Hoewel de mogelijkheid tot inperking van het zelfbeschikkingsrecht kracht wordt bijgezet door het arrest, blijft het een genuanceerde zaak. De individuele vrijheid eindigt nog steeds waar die van een ander begint. Bovendien bevestigt het Hof dat er een vorm van solidariteit onder de bevolking nodig is. Daarbij blijkt de vaccinatie veruit het meest efficiënte middel te zijn, dat niet of extreem weinig inbreekt in het zelfbeschikkingsrecht. Want, hoewel volgens het Hof een vaccinatieplicht aan het privéleven raakt, wordt deze stelling meteen verzacht omdat de betrokkenen niet tegen hun wil konden worden gevaccineerd. Het Tsjechische recht laat dit niet toe (overweging 276).

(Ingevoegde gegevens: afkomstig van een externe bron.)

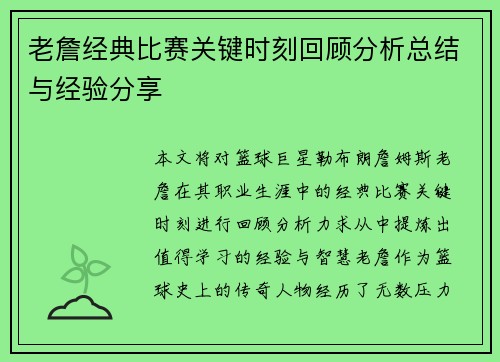 老詹经典比赛关键时刻回顾分析总结与经验分享

本文将对篮球巨星勒布朗詹姆斯老詹在其职业生涯中的经典比赛关键时刻进行回顾分析力求从中提炼出值得学习的经验与智慧老詹作为篮球史上的传奇人物经历了无数压力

Dezelfde lijn kan worden doorgetrokken naar de verplichte vaccinatie op de werkvloer in België. Het weze herhaald dat de werkgever niet manu militari een werknemer kan verplichten zich te laten vaccineren, maar hij kan wel de vaccinatie als een conditio sine qua non opleggen om de werkvloer te betreden.Indien de arbeidsomstandigheden veranderen, er een groepsimmuniteit wordt bereikt of de kwaliteit en beschikbaarheid van tests groter wordt, dan wijzigt de situatie en wellicht ook de evaluatie van deze probleemstelling.